Williams-Sonoma's Internal Controls Over Financial Reporting Raise Red Flags
WSM has reported 2 large-scale errors to its previously reported financial statements in just the last 12 months alone. Heads need to roll.
Two weeks ago, Williams-Sonoma (WSM - $165.01) reported its Q4 2024 financial results.
Q4 2024 bottom-line results again beat expectations as the company has clearly focused on profitability of late as opposed to top-line growth.
But, when inputting the numbers into my earnings model, I quickly noticed that the quarterly results for Q1-Q4 2024 did not add-up to the company’s FY 2024 numbers in the quarterly earnings press release.
Naturally, when this happens (rare), I start thinking “what did I screw up?” start Then, I started going through the quarterly results for Q1-Q3 2024 (press releases and 10-Q filings) and began double-checking my model’s numbers, formulas, etc.
I sent an email to the company asking why the quarterly results did not add-up to the full-year results and whether this discrepancy may be answered in the company’s subsequent 10-K filing.
The company ignored my email.
So, when the 10-K was filed last week I found out the reason for the quarterly versus fiscal year discrepancy.
On page #71 of the 10-K filing, the company copped to an “immaterial correction of interim” financial statements (i.e., Q1-Q3 2024).
Here’s the company’s description…
“In connection with our fiscal year-end close process, we identified that we did not timely record shrink losses for certain inventories not ultimately received, which also impacted our bonus accrual, in the first three quarters of fiscal 2024.”
So, the company’s EPS in Q1-Q3 2024 was inflated by $0.04, $0.07, and $0.09, respectively.
Here’s the screenshots of the correction that is buried near the end of the company’s 10-K filing…
The company considers these immaterial adjustments to Q1-Q3 2024. But, let’s be clear that these particular adjustments benefited the company in each of these quarters (artificially inflated EPS) and helped to super-charge the EPS ‘beats’ relative to consensus sell-side expectations in each of the quarters as well.
What I find odd is that management did not highlight, or even subtly mention the Q1-Q3 2024 adjustments when reporting the company’s Q4 2024 results on March 19, 2025.
But, I think there’s a reason they made no mention of the adjustments.
Just 3 quarters prior, WSM management disclosed another accounting error that required an out-of-period adjustment.

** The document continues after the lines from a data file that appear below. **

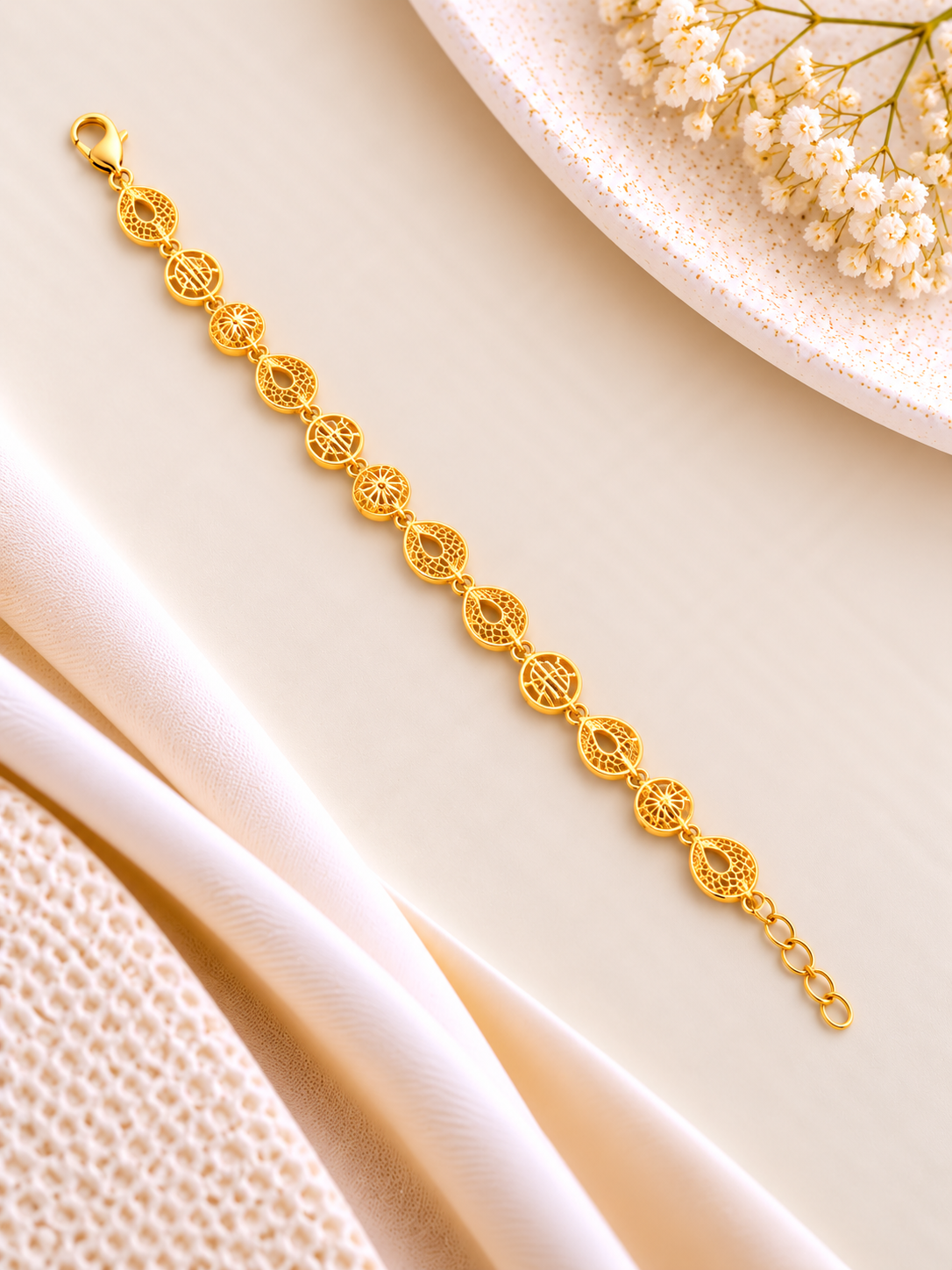 PURE SILVER GOLD PLATED BRACELET GP348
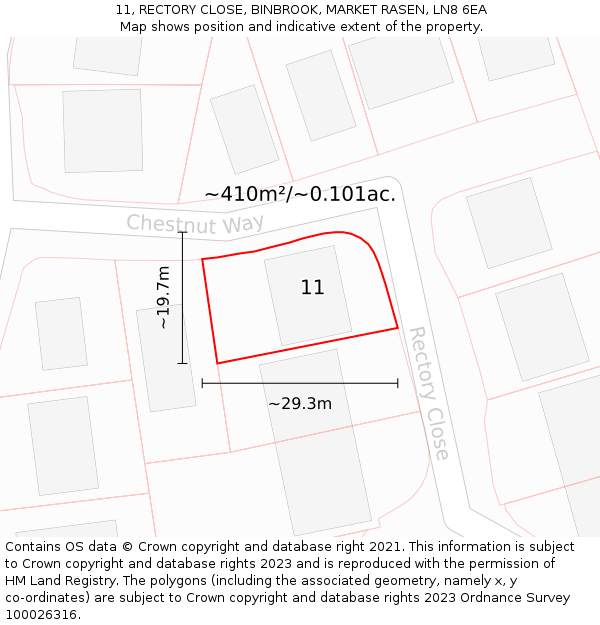 11, RECTORY CLOSE, BINBROOK, MARKET RASEN, LN8 6EA: Plot and title map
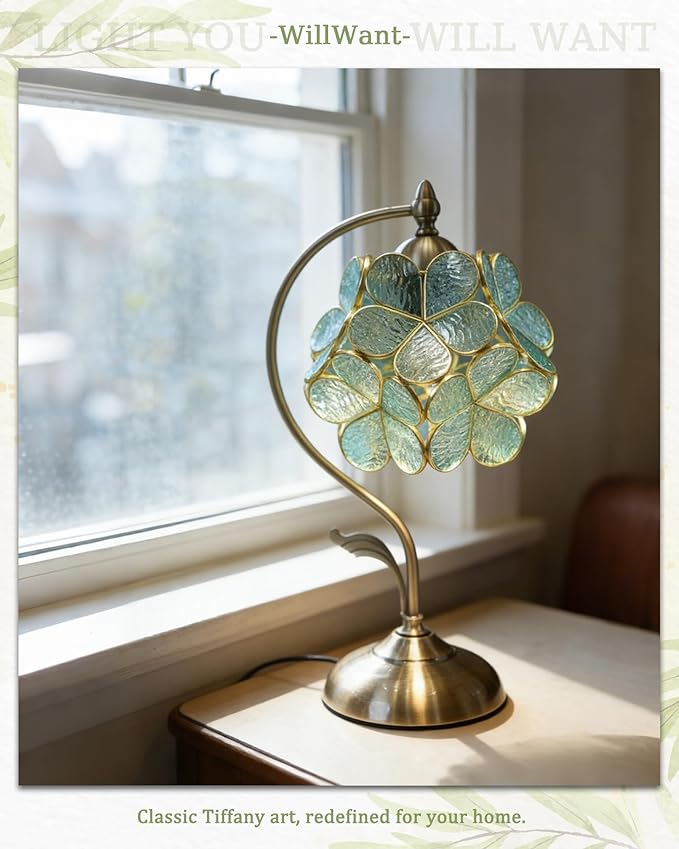 Tiffany Style Flower Table Lamp, Vintage Cherry Blossom Stained Glass Lamp - Image 6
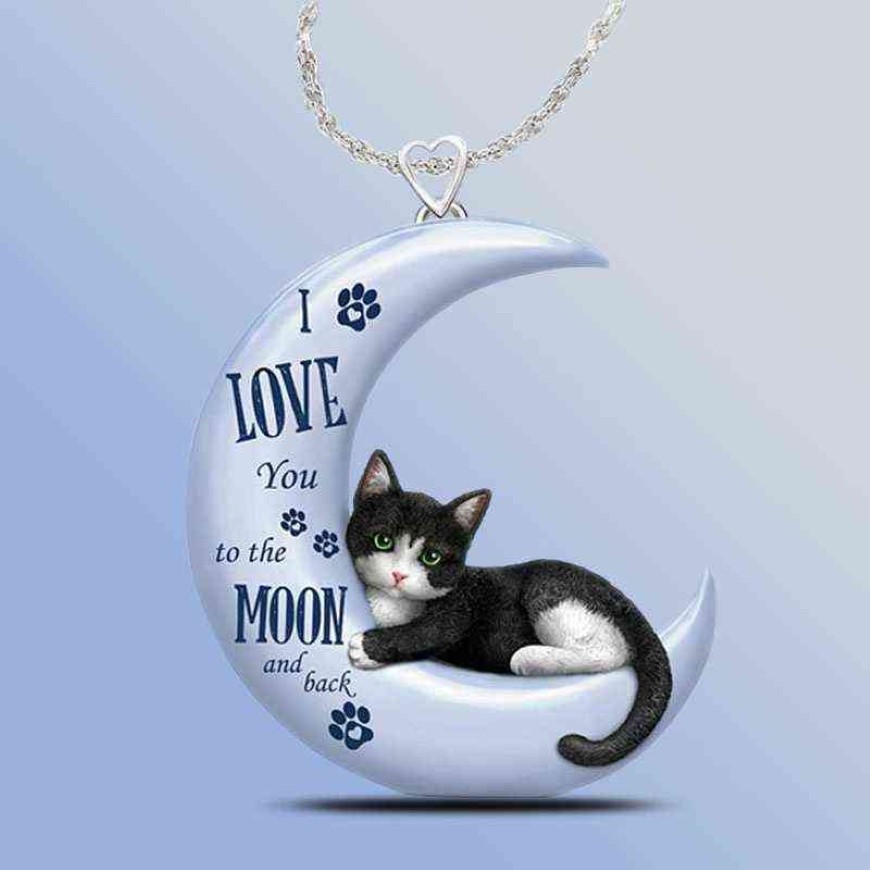 Exquisite Blue Moon Cat Pendant Necklace for Women Cute Crescent Pendant Necklace Wedding Engagement Jewelry Gift for Daughter G12223D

Here’s the company’s disclosure of this particular accounting error that was disclosed in the company’s Q1 2024 10-Q filing…
Of course, WSM management suggested that this particular freight expense error (fiscal years 2021 through 2023) was immaterial. Hmm.

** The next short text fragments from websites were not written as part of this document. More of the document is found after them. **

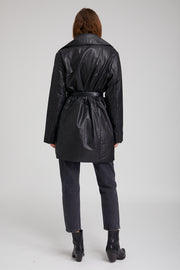 Black Leather Classic Coat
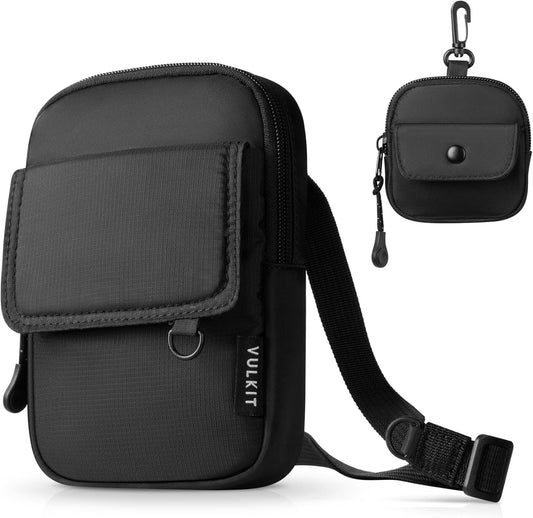 VULKIT Crossbody Bag with Key Pouch Compact Sling Bag for Everyday Carry with RFID Blocking for Travel, Running, Cycling & Outdoor Movement
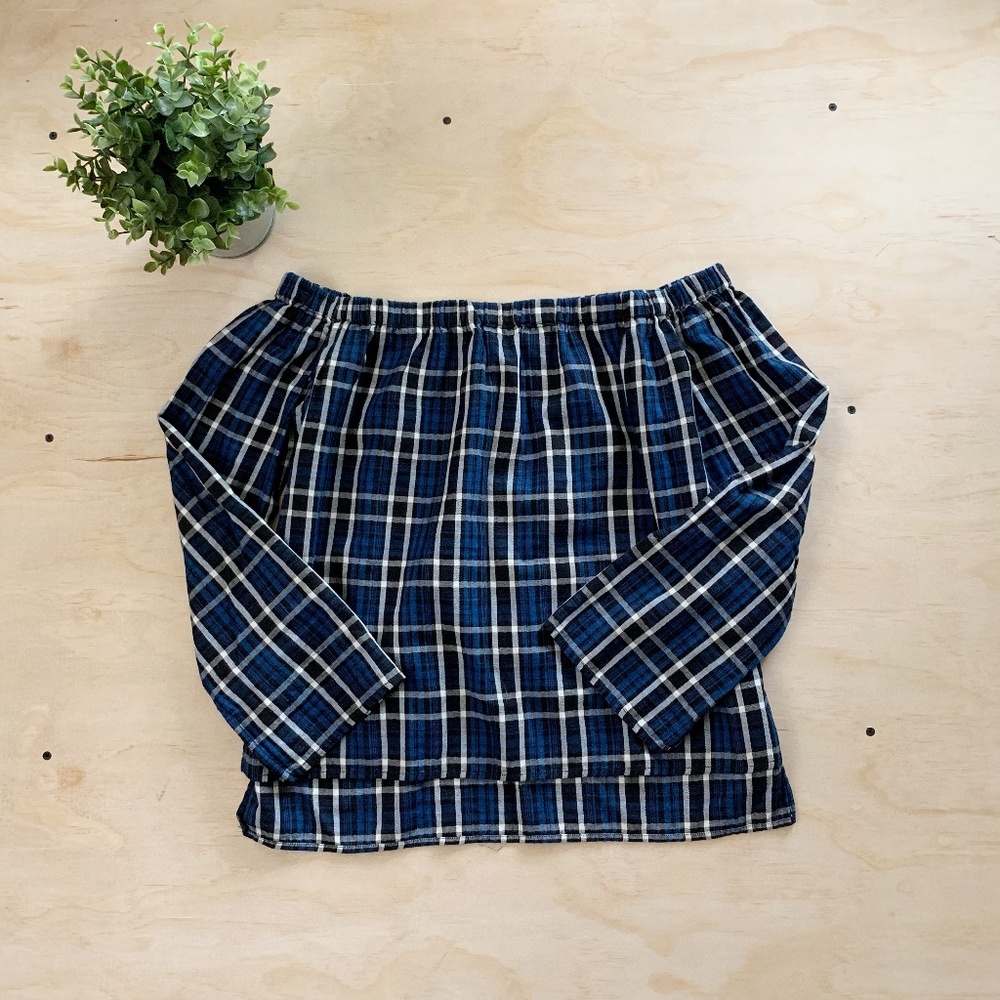 Anthropologie l Cloth & Stone Plaid Off Shoulder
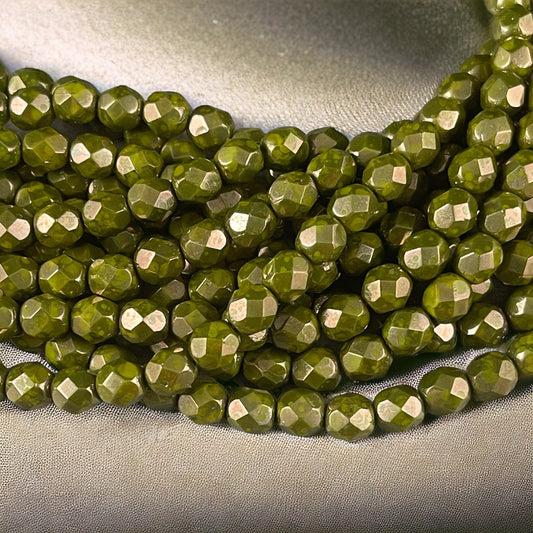 Olive Green 6mm Czech Glass Beads, Fire Polished Faceted Round Beads, Olive Green Moon Dust Luster (FP6/SM-MD53420) * Qty. 25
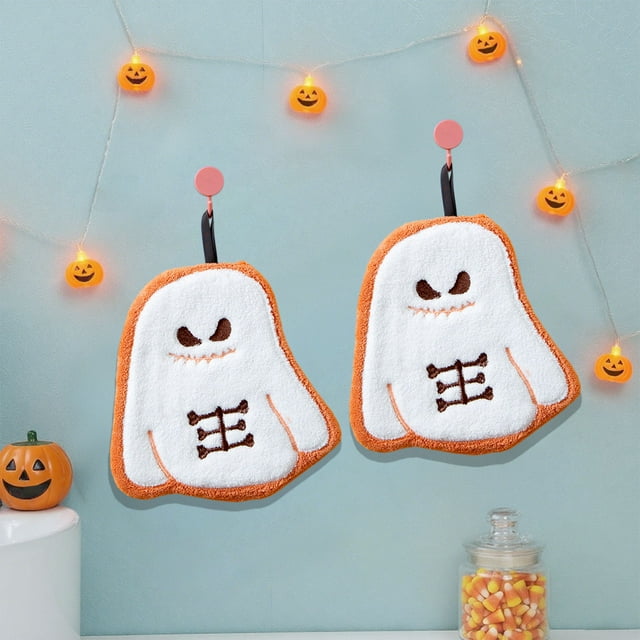 Halloween Wipe Hand Towel Hanging Fleece Thickened Kitchen Wipe Hand Cloth Absorbent Fast Drying Children's Hand Gift, Czzoypi Halloween Wipe Hand Towel Hanging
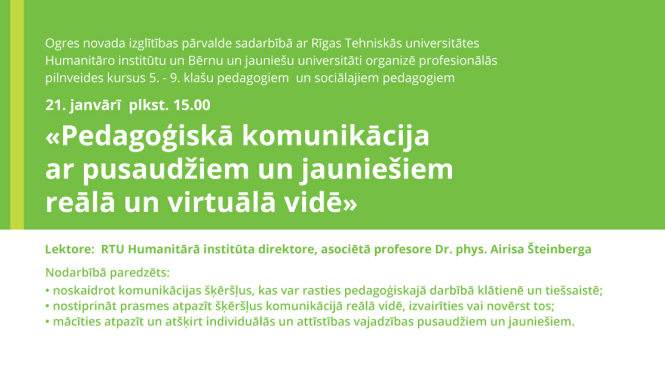 Pedagogus aicina uz semināru 21. janvārī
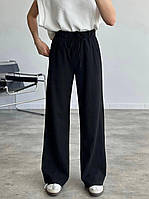 Широкие льняные женские брюки (черные, бежевые, молочные, мокко) 42-46 и 48-50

Therefore, WSM management disclosed 2 significant accounting errors over the past year.
Maybe I’m dating myself. But, I come from an era where one large-scale accounting error or misstatement would have been a fire-able offense for a CFO and/or corporate controller.
Not only was no one apparently fired, but the company’s auditor report (10-K) makes no mention of lackluster internal controls (page #68 and #69) and the company’s own assessment of its internal controls (page #70) says that there were “no significant changes in our internal control over financial reporting that occurred during the fourth quarter of fiscal 2024, that materially affected, or are reasonably likely to materially affect, our internal control over financial reporting.”
See below.
So, the external auditor (Deloitte & Touche) and the company have no issues with the large-scale financial reporting anomalies that were unearthed in FY 2024.
Let me be clear. Most investors recognize that external audit firms provide management teams a rubber stamp for a company’s reported financial results. Ages ago, I was an external auditor. I get it. There’s a reason Deloitte & Touche has been WSM’s external auditor for 44 years! Looking the other way is many times part of the job description for an external auditor.
But, for both Deloitte & Touche and WSM management to stick their heads in the sand and not admit, at minimum, the shortcomings of the company’s internal control over financial reporting of late is ridiculous.
With two egregious accounting errors over the past year and no formal recognition of an underlying structural problem (i.e., internal controls over financial reporting), I’m waiting for the next (accounting) shoe to drop at WSM.
The company’s Audit & Finance Committee needs to do the work it probably should have done following the first accounting error. Heads need to roll!